Lula and Buggy were close behind me. Lancer and Slasher were parked behind the Firebird. Lula was wearing a black spandex miniskirt, a black silky spandex wrap shirt, and a fake leopard jacket that had been designed for a much smaller woman. She was in black four-inch spike-heeled shoes, and her hair was sunflower yellow for the occasion. Buggy looked like Shamu in a Russian-made secondhand suit.
“You want my sweetie to kick the door in now?” Lula asked.
“No!”
“How about we go around back and break a window?”
“No. I don’t want to see any property damage.”
“Well then, how we supposed to get in?” Lula asked.
“I’m going in,” Buggy said, pushing me aside. “I’m tired of waiting.”
And he opened the door.

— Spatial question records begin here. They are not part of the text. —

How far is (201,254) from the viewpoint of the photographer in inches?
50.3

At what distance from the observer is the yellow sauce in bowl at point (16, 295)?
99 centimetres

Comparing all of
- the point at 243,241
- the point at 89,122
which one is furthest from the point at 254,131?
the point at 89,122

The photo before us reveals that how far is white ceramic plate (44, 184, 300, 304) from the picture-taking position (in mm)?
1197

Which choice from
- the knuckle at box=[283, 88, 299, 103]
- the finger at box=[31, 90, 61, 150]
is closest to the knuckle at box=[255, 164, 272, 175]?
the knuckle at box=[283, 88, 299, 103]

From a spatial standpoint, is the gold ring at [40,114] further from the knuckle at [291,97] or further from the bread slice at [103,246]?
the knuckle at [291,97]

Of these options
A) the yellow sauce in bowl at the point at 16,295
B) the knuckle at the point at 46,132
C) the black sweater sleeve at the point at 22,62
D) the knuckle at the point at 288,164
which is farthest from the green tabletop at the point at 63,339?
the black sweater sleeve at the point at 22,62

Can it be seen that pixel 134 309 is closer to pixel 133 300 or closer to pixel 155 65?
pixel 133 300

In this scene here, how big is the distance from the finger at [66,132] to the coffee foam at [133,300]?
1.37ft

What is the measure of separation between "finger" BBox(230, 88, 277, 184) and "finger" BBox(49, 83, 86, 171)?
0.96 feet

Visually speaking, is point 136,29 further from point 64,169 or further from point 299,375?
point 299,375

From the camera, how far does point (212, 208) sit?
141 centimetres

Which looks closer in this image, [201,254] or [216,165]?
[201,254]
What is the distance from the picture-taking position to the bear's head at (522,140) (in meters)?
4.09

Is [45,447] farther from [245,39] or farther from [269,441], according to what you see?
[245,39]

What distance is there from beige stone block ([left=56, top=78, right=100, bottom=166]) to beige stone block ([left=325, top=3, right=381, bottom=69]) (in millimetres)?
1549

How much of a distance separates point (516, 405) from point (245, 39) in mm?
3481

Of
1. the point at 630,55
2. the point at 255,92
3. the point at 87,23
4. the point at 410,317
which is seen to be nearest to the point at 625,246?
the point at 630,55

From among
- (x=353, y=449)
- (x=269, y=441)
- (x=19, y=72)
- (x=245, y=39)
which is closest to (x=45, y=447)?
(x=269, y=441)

It hadn’t been locked.
I tiptoed in and looked around. “They have the buffet set out,” I said to Lula. “DO NOT let Buggy eat anything.”
“You hear that, Sweetums?” Lula said to Buggy. “We aren’t going to eat any of the funeral food. When we’re done here, I’ll take you out
for breakfast.”
“I like breakfast,” Buggy said.
I found the kitchen and set my casserole on the counter. There were several other casseroles there, plus bags of bakery rolls, and a couple coffee cakes. A professional coffee urn was ready to go and a full bar was set up next to the urn. I did a fast scan of the kitchen, moved through the dining room, and into the living room.
“What are we looking for?” Lula followed.
“A little chest. A pirate chest.”
“You mean like that chest on the fireplace mantel?” she asked.
Holy cow, it was the chest. It was exactly as Joyce had described it.
Lula took the chest off the mantel and examined it. “What’s so special about this chest? What’s in it?” She turned it upside down and looked at the bottom. “It says ‘Miss Kitty R.I.P.’ ”
The top to the chest dropped open, and ashes flew out at Lula and scattered across the living-room rug.
“What the heck?” Lula said.
I clapped my hand over my mouth. I wasn’t sure if I was going to laugh, gag, or shriek. “I think Miss Kitty was cremated, and those are her ashes.”
Lula stared down at herself. “Are you shitting me? I’m allergic to cat. I feel my throat closing up. I can’t breathe. I’m makin’ snot. Somebody do something! Call 911!”
She ran into the kitchen, grabbed the DustBuster off the wall by the pantry, and sucked the ash off herself.
“Freakin’ cats,” she said.
So much for Miss Kitty’s final resting place.
Lula felt her face. “Do I got hives?”
“No, you haven’t got hives,” I said. “You can’t be allergic to cat ashes. They’re sterile. There’s no dander.”
“I feel like I have hives. I’m pretty sure I feel some popping out.”
“It’s all in your head,” I told her.
“I’m very impressionable,” Lula said. “My family’s prone to hysteria.”